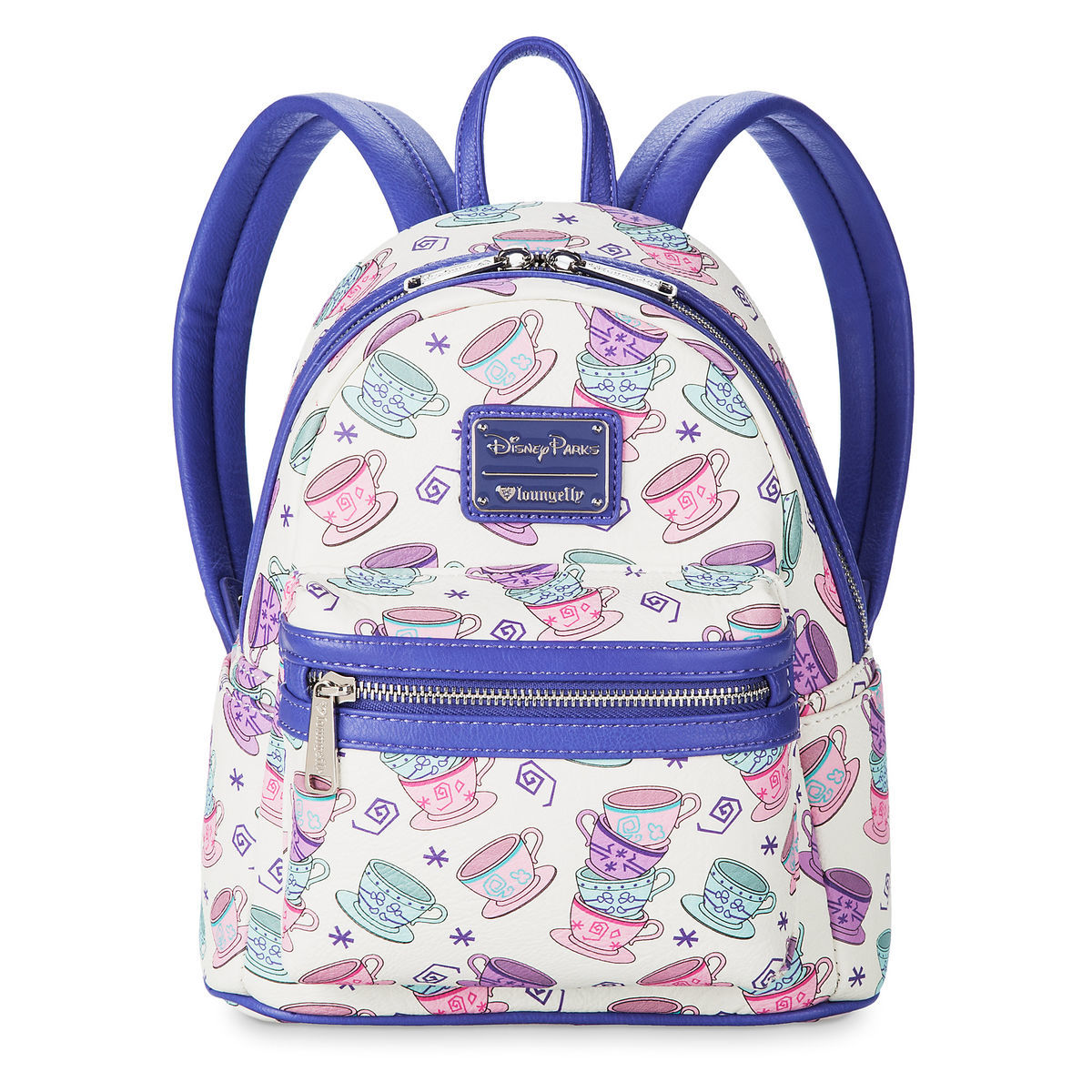Product Image of Mad Tea Party Mini Backpack by Loungefly   1 c577bebd8a2d8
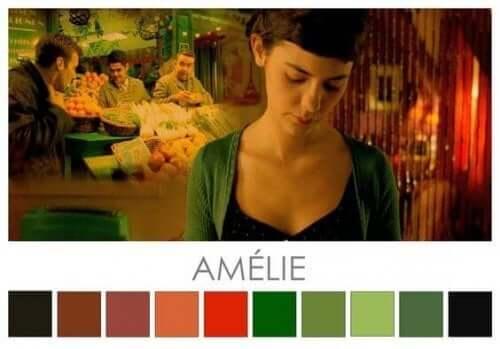 映画『アメリ』の世界の巧みな色使いについて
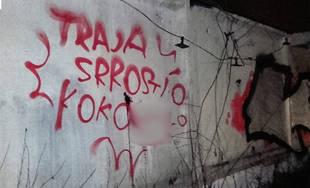 Mestskí policajti chytili 14. februára sprejerov priamo pri čine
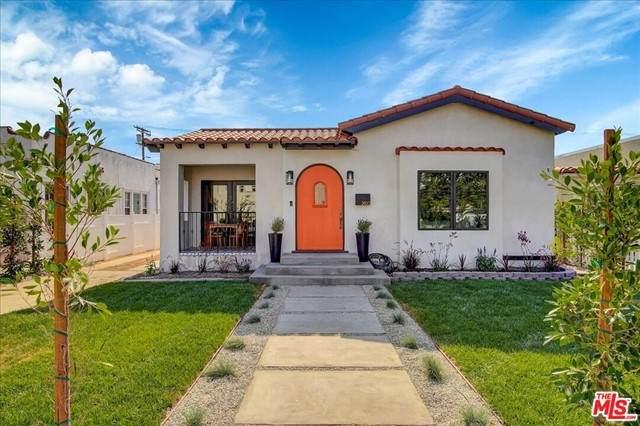 2823 S Bronson Avenue, Los Angeles (City), CA 90018 (#21751254) :: Blake Cory Home Selling Team
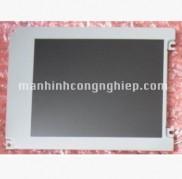Màn hình công nghiệp HMI LCBFBTB61M23S MB61-23S LKBFBTJ61M30S M761DL23S
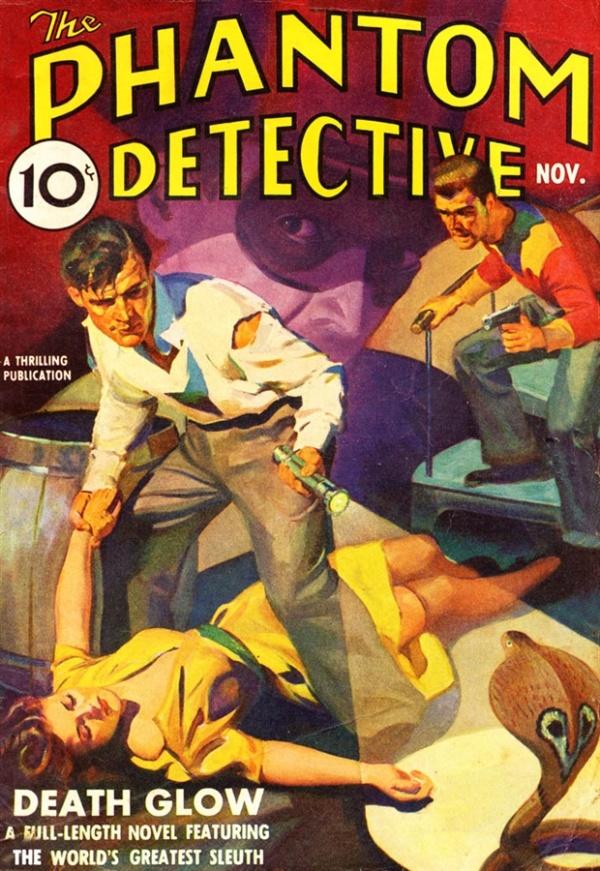 Phantom Detective November 1938
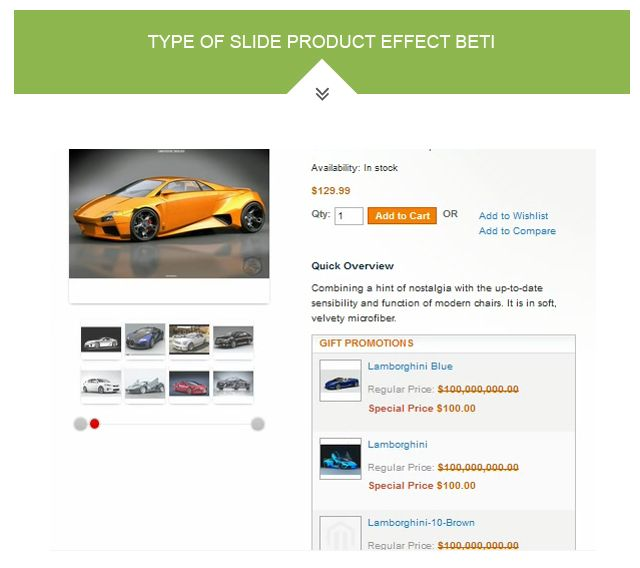 Magento Product Images Slideshow Extension Screenshot 3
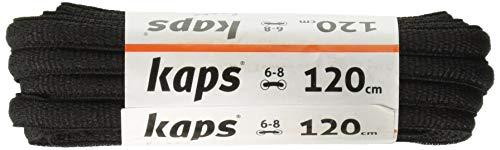 Kaps Lacci piatti, lacci in cotone 100% durevoli di alta qualità, realizzati in Europa, 1 paio, molti colori e lunghezze (120 cm - da 6 a 8 paia di occhielli/31 - rosso)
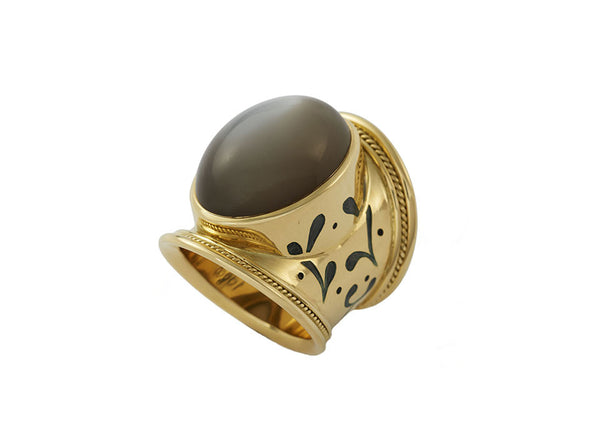 Grey Moonstone Tapered Templar Ring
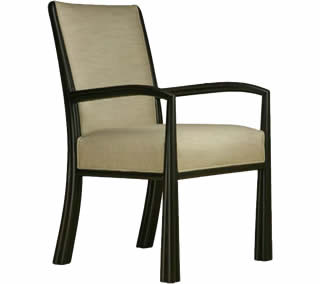 Alegria Arm Chair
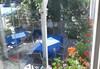 Лятна почивка в Лозенец! Нощувка със закуска или със закуска и вечеря в Семеен хотел Ариана 3*, ползване на басейн и шезлонги, безплатно настаняване на деца до 1.99г.  - thumb 13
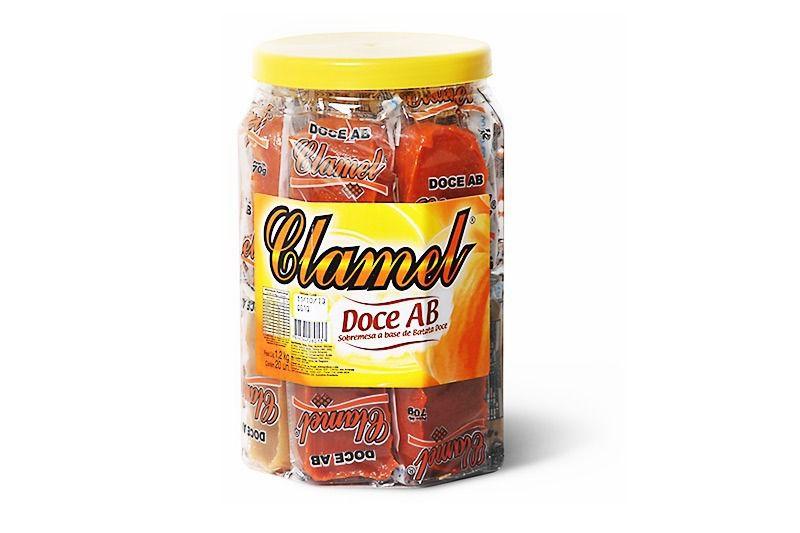 Doce de Abóbora e Batata Embalado Pote C/20 - Clamel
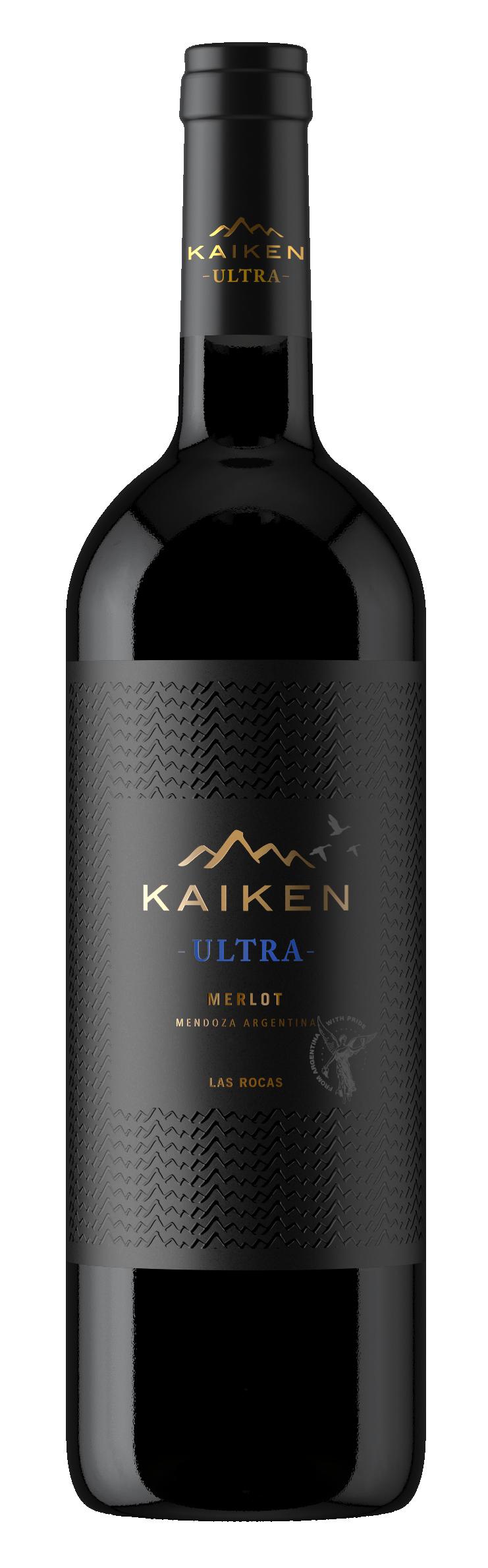 Kaiken Ultra, Mendoza Merlot 2016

---+---

### [Exercise goal]
From the material above, give again exactly the lines from the one that contains "Phantom Detective November 1938" through the one that contains "Kaps Lacci piatti, lacci", and leave out the pictures.

### [Output]
 Phantom Detective November 1938
 Magento Product Images Slideshow Extension Screenshot 3
 Kaps Lacci piatti, lacci in cotone 100% durevoli di alta qualità, realizzati in Europa, 1 paio, molti colori e lunghezze (120 cm - da 6 a 8 paia di occhielli/31 - rosso)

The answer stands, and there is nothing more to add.